Undifferentiated High-Grade Pleomorphic Sarcoma
High-grade pleomorphic malignant tumors that lack a specific line of differentiation are classified as “undifferentiated high-grade pleomorphic sarcoma.” This diagnosis is one of exclusion, and thorough sampling is needed to exclude osteoid deposition, which would necessitate a diagnosis of osteosarcoma, as well as other histologic features that may suggest a specific diagnosis. Tumors in this category have a metastatic rate of at least 50%. Treatment generally involves neoadjuvant therapy followed by wide excision for potentially resectable lesions. Similar to osteosarcoma, the degree of tumor necrosis after neoadjuvant chemotherapy is an important prognostic factor.

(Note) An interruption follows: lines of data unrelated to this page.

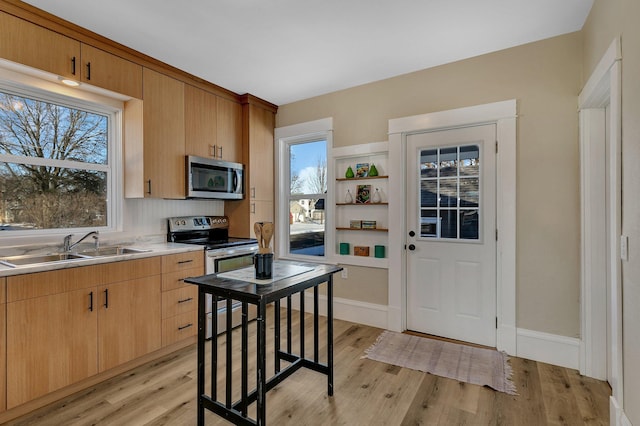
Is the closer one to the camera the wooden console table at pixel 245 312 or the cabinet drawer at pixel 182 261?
the wooden console table at pixel 245 312

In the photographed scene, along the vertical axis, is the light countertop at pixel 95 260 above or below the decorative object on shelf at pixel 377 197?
below

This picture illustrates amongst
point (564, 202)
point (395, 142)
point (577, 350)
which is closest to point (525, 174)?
point (564, 202)

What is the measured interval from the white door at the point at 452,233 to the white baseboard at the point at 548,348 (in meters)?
0.23

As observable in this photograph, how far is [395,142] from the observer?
10.8 feet

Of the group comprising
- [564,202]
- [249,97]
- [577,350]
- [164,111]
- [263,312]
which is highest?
[249,97]

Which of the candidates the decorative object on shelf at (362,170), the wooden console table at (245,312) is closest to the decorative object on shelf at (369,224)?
the decorative object on shelf at (362,170)

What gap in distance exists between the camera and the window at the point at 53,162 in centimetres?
242

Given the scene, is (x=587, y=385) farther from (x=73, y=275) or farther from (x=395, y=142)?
(x=73, y=275)

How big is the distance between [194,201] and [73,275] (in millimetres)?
1701

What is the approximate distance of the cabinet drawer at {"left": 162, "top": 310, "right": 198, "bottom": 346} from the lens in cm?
273

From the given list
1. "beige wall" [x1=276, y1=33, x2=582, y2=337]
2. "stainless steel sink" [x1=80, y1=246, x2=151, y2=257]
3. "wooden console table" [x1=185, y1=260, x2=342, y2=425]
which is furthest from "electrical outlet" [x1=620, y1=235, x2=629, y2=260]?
"stainless steel sink" [x1=80, y1=246, x2=151, y2=257]

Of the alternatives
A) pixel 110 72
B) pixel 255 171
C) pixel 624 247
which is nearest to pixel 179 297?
pixel 255 171

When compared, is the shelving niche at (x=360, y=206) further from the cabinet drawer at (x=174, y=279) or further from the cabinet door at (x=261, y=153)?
the cabinet drawer at (x=174, y=279)

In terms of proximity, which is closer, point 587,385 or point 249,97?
point 587,385
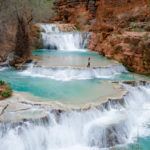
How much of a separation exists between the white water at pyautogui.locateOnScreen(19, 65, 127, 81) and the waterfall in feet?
24.6

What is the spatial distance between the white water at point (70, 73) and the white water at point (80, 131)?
5.07 m

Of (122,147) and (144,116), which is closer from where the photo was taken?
(122,147)

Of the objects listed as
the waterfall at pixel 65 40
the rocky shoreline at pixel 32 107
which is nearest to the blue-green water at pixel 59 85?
the rocky shoreline at pixel 32 107

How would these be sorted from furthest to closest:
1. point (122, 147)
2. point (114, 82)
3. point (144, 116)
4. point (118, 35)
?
point (118, 35) < point (114, 82) < point (144, 116) < point (122, 147)

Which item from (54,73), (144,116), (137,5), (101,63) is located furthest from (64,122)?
(137,5)

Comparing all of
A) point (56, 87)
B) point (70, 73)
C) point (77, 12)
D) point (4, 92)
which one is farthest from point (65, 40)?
point (4, 92)

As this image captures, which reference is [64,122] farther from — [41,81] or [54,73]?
[54,73]

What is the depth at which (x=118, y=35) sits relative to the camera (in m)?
25.4

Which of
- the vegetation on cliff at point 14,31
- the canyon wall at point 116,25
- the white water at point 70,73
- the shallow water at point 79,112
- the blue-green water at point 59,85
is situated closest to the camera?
the shallow water at point 79,112

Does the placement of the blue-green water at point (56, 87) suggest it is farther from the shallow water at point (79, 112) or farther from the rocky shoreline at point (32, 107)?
the rocky shoreline at point (32, 107)

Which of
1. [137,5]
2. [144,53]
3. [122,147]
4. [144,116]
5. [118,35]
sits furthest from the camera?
[137,5]

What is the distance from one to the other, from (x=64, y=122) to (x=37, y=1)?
43.7 ft

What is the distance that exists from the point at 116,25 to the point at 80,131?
49.2 feet

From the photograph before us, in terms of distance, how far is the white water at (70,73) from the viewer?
67.4ft
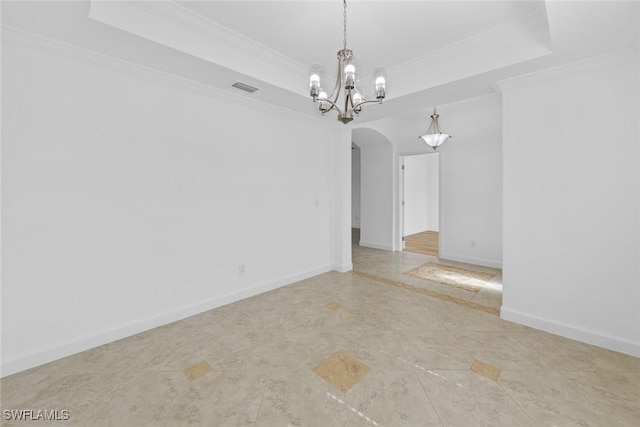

Since the publication of the prior WHO Classification of Tumors of Soft Tissue and Bone 11 years ago, new clinicopathologic and genetic features of many soft tissue and bone tumors have been characterized, which has led to more reproducible classifications of these tumors and therefore more effective treatment stratification. This has also allowed wastebasket diagnostic categories and obsolete tumor types such as hemangiopericytoma and so-called malignant fibrous histiocytoma to be removed from the 2013 WHO classification. In addition, several new entities have been included for the first time in this volume. Huge advances have been made, and continue to be made at an ever-increasing pace, in defining the genetic basis of both benign and malignant mesenchymal tumors; these findings and the major classification changes in the current 2013 WHO classification have been reviewed in this article, along with new genetic data that have emerged even since the publication of the current volume.